With that in mind I believe the club knew it needed to price the ‘pay as you go’ at what seems so high that as many as possible will renew their season tickets. Sadly I fear that the end result will be that (rather like the Premier League seasons) we will have almost exclusively season ticket holding fans next season. I think there will not be all that many of then either. Unless the team start on fire next season I can see almost no demand for a third division football match at £25.

On that basis I think we could see hundreds of current season ticket holders spend their Saturday afternoons doing something else. It is a known fact that it is much harder to get fans back than to keep them.

I do hope I’m wrong about this, but I fear that we could be about to lose a substantial proportion of the main source of income for next season, and that we may never get them all back. The long term effects of this could be that escaping the third division (with promotion) becomes an impossible dream.

 
At 12:34 PM, Anonymous newyorkaddick said...

Wyn, with regard to a possible spike in season ticket sales in September, to quote that other great Valley performer (The Who), I think fans "Won't get fooled again." We made decent starts in the last two seasons then faded badly.

KHA, I think the train analogy is a good one but I think the reason the discount versus daily tickets is so high, is that the buyers of daily tickets almost by definition have more flexibility than the season-ticket holding commuters. Thus the train company is keen to incentivise them to take less crowded off-peak trains (or disincentivise them to take packed peak trains).

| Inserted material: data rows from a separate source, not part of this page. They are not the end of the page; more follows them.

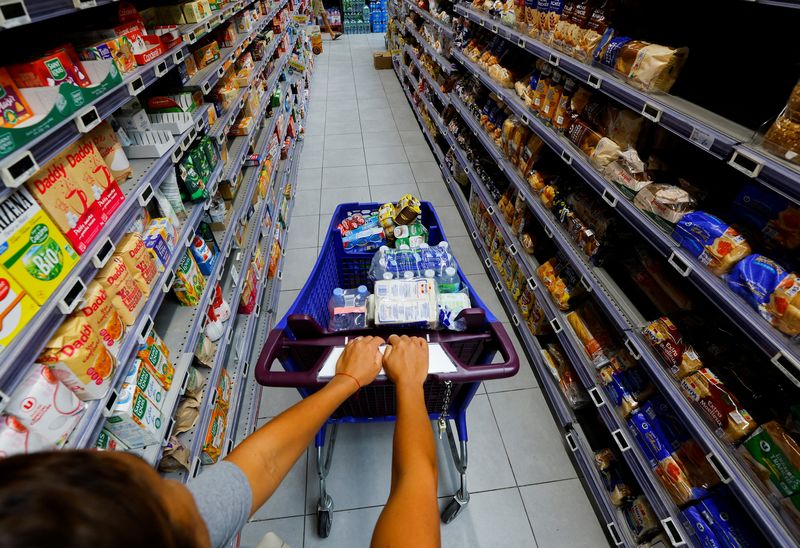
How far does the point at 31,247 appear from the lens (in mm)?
844

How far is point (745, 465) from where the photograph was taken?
3.73ft

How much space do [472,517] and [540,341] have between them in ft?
3.60

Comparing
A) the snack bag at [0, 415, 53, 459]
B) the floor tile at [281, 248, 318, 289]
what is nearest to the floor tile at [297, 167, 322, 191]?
the floor tile at [281, 248, 318, 289]

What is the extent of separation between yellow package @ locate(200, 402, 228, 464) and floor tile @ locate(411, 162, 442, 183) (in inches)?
128

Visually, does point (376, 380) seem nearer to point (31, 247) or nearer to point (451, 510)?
point (31, 247)

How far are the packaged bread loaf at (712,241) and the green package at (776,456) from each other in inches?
18.0

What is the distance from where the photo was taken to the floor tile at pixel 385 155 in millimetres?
4742

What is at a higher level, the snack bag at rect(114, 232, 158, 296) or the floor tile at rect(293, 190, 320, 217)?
the snack bag at rect(114, 232, 158, 296)

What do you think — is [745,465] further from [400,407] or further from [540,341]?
[540,341]

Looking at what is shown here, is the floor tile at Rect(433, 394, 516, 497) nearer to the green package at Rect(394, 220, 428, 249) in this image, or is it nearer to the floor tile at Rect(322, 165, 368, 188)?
the green package at Rect(394, 220, 428, 249)

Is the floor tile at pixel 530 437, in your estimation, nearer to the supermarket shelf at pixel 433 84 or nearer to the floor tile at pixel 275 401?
the floor tile at pixel 275 401

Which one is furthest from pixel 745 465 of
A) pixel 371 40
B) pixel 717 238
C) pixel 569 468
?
pixel 371 40

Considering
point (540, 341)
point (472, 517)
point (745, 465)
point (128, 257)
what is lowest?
point (472, 517)

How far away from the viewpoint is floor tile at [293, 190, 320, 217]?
3854 millimetres
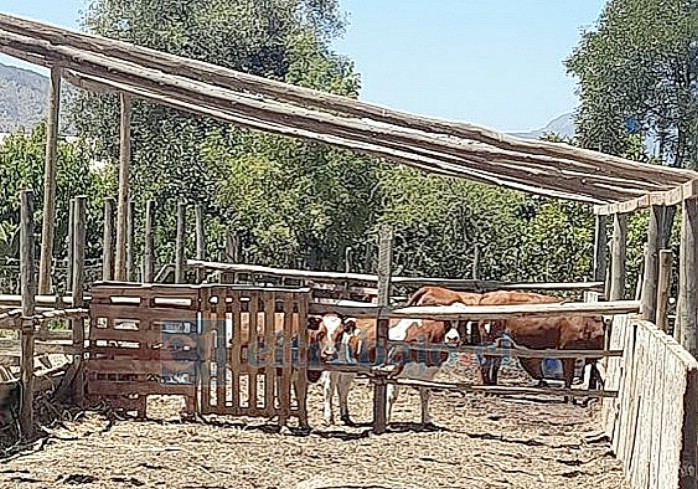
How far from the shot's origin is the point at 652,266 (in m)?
7.93

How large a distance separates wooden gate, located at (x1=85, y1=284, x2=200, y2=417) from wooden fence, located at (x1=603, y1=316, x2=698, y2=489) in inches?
145

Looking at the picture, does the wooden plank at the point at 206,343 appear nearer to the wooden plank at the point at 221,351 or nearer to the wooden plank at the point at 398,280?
the wooden plank at the point at 221,351

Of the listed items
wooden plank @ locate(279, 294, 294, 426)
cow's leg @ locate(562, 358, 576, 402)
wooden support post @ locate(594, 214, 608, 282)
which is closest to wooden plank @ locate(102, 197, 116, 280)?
wooden plank @ locate(279, 294, 294, 426)

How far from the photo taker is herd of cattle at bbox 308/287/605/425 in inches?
387

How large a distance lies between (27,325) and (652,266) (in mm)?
4759

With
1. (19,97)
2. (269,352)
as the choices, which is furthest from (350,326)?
(19,97)

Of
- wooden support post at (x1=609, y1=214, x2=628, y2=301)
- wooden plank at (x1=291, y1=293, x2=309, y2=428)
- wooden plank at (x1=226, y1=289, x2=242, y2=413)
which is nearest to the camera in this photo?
wooden plank at (x1=291, y1=293, x2=309, y2=428)

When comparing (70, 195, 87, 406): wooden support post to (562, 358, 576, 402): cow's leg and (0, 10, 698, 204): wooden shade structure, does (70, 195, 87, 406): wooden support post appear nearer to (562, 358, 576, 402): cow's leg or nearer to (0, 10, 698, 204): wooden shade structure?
(0, 10, 698, 204): wooden shade structure

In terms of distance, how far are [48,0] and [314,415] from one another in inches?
1025

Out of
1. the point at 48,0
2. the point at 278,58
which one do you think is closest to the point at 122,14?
the point at 278,58

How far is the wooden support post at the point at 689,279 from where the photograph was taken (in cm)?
606

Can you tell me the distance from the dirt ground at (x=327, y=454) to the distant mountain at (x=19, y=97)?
10308 cm

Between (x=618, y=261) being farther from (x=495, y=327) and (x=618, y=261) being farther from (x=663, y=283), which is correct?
(x=663, y=283)

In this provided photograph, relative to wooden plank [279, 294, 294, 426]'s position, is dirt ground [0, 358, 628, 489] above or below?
below
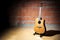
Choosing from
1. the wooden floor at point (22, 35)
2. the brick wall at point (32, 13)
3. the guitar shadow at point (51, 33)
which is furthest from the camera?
the brick wall at point (32, 13)

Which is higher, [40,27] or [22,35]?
[40,27]

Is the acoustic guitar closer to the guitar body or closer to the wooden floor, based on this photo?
the guitar body

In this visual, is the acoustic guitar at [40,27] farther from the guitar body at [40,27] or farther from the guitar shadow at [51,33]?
the guitar shadow at [51,33]

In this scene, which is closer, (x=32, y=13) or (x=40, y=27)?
(x=40, y=27)

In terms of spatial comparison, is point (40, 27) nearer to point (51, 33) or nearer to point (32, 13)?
point (51, 33)

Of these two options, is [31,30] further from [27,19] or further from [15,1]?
[15,1]

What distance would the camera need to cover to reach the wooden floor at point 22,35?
3.27m

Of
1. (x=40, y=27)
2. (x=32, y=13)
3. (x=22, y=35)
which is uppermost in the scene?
(x=32, y=13)

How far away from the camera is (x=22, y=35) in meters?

Although as you say in 2007/8 it'd have been cheaper to have bought 23 matchday tickets, the season ticket gave you the certainty of both cost and availability. Had the team maintained its early-season form, some later games would have sold out and at high walk-up prices.

I guess my main point is that the club is using the equivalent cost of 23 matchday tickets as an incentive to buy a season ticket, but that ultimately it's an 'apples versus oranges' comparison (sounds like a real ding-dong fruit local derby that one).

 
At 2:48 AM, Anonymous Anonymous said...

A good piece of work NYA. What's missing for me is a quantification of the missed opportunities to which you refer.

What would have been good to see would have been a comparison of income and attendance between your pricing and the club's pricing. Accepted that you would have had to estimate the club's assumptions, but indeed that is what you must have done to reach your conclusions.

Has the decision, in your view, cost the club £m's, £'000's or a bag of beans?

My view is that the pricing is not far off the right mark. As you rightly say there will be a hardcore of around 10/12,000 who will renew at or around last year's price. There will be very few people in the marginal category this time around so I don't think the season ticket uptake is particularly price sensitive.

I honestly don't believe that there are going to be too many people who are going to do the sums on season ticket verses match by match prices.

I think the key driver is loyalty/habit not small (or even medium) price changes. In other words, providing the price is about the same as last year then you are either going or you are not because that's what you do on Saturdays.

The £50 reduction and the junior prices will pick up a few of the marginals and does reflect a drop in the overall product offering for next season.

My gut feel of any missed opptunity benefits, well probably not more than a big bag of bean!